* _Ihre Aufgaben_:
[A] Stimmen die folgenden Aussagen mit dem Text über das Verfahren gegen das Ehepaar überein? Antworten Sie jeweils mit Ja oder Nein und zitieren Sie die entscheidenden Worte des Textes wörtlich. (i) Das Ehepaar erhielt Bewährungsstrafen von jeweils knapp einem Jahr. (ii) Das Gericht sprach die Ehefrau auf Antrag ihrer Verteidigerin frei. (iii) Das Ehepaar lebt seit 2016 getrennt.
[B] Welche Staatsanwaltschaft ist laut dem Text über das Verfahren gegen das Ehepaar in Bayern zentral für Doping-Vergehen zuständig?
[C] Schreiben Sie den Text über das Verfahren gegen das Ehepaar nach seinem letzten Satz mit einigen Sätzen weiter.

Sigismund von Dobschütz

Wegen Beihilfe zum unerlaubten Handel mit Dopingmitteln und verschreibungspflichtigen Arzneimitteln wurde ein fast 60-jähriges Ehepaar aus dem Rheinland zu Bewährungsstrafen von jeweils knapp einem Jahr verurteilt. Damit blieb das Bad Kissinger Schöffengericht deutlich unter der Forderung der Staatsanwaltschaft, verwarf aber den Antrag der Verteidigerin auf Freispruch der Ehefrau.

Die Mittäterschaft des vor 30 Jahren aus Polen zugezogenen Ehepaares war während der Ermittlungen gegen den ebenfalls aus Polen stammenden Haupttäter aufgeflogen, der wegen Handels mit Dopingmitteln in großem Stil bereits verurteilt wurde. Dieser hatte im konkreten Fall verschiedene Dopingmittel, die in ihrer Gesamtmenge das erlaubte Maß um das 1700-fache überstiegen, an ein Fitnessstudio im Landkreis Bad Kissingen geliefert. Den Handel hatte er bei einem dortigen Besuch im Dezember 2019 während eines Hafturlaubs eingeleitet und als Kontaktadresse für Bestellungen die Anschrift der jetzt angeklagten Ehefrau angegeben. Diese hatte im Januar 2020 einen Brief an ihren Mann weitergeleitet, der seinerseits die Bestellung an den Inhaftierten weitergab.

Bei Auswertung von Handys und Laptops des nun der Mittäterschaft beschuldigten Paares wurden Chat-Verläufe entdeckt, die nach Auffassung der Staatsanwaltschaft eine mindestens schon seit 2016 andauernde Beziehung zwischen dem Ehepaar und dem Inhaftierten offenbarten und gleichgeartete Vorgänge vermuten ließen.

Dieses Hintergrundwissen hatte die für Doping-Vergehen in Bayern zentral zuständige Staatsanwaltschaft in München in die jetzige Anklage einbezogen und das seit 2016 getrennt lebende, aber immer noch in Kontakt stehende Ehepaar der Beihilfe "ab einem nicht näher bezeichneten Zeitpunkt, spätestens ab dem Jahr 2018 des bewussten und gewollten Zusammenwirkens" mit dem Haupttäter angeklagt.

* _Datenauszüge_:
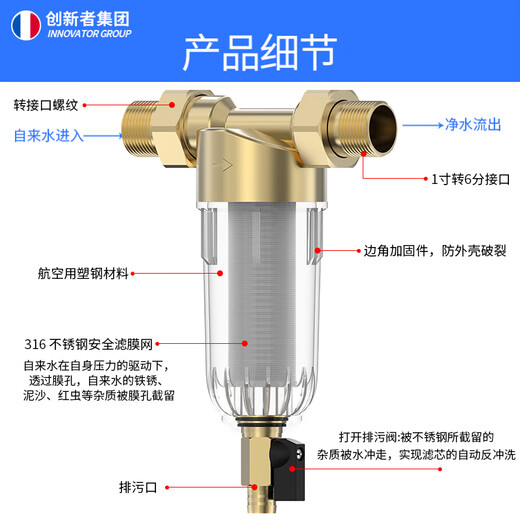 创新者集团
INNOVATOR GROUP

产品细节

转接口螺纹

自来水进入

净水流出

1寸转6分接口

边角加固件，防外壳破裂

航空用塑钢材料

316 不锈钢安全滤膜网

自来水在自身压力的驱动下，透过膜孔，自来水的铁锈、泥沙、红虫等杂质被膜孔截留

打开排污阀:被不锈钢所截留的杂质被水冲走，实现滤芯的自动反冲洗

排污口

* _Gelöste Aufgaben_:
[A]
(i) Ja: „zu Bewährungsstrafen von jeweils knapp einem Jahr verurteilt“
(ii) Nein: „verwarf aber den Antrag der Verteidigerin auf Freispruch der Ehefrau“
(iii) Ja: „das seit 2016 getrennt lebende, aber immer noch in Kontakt stehende Ehepaar“

[B] Die Staatsanwaltschaft in München.

[C]
Verständigung scheiterte

Der vor Beginn der Beweisaufnahme von der Staatsanwältin angestrebte Versuch einer Verständigung scheiterte. Bei Berücksichtigung der sozialen Lage des Ehemannes, der nach schweren Erkrankungen und Schlaganfällen seit 15 Jahren als Frührentner von Sozialhilfe lebt, hielt sie trotz einer gesetzlichen Höchststrafe von zwei Jahren und drei Monaten nur zehn bis zwölf Monate als vertretbar. Der Verteidiger des Mannes sah dagegen nur eine Strafe zwischen sechs und zwölf Monaten als angemessen an. Nach 20-minütiger Beratung der Verteidigung verzichteten beide Verteidiger auf die Verständigung.

In der sechsstündigen Verhandlung gestand nun der Ehemann die Übermittlung des Briefes an seinen inhaftierten Freund, nahm alle Schuld auf sich und entlastete seine Frau. Auch die Internet-Recherche auf dem Laptop seiner Frau auf der Suche nach Aufbaumitteln habe er durchgeführt.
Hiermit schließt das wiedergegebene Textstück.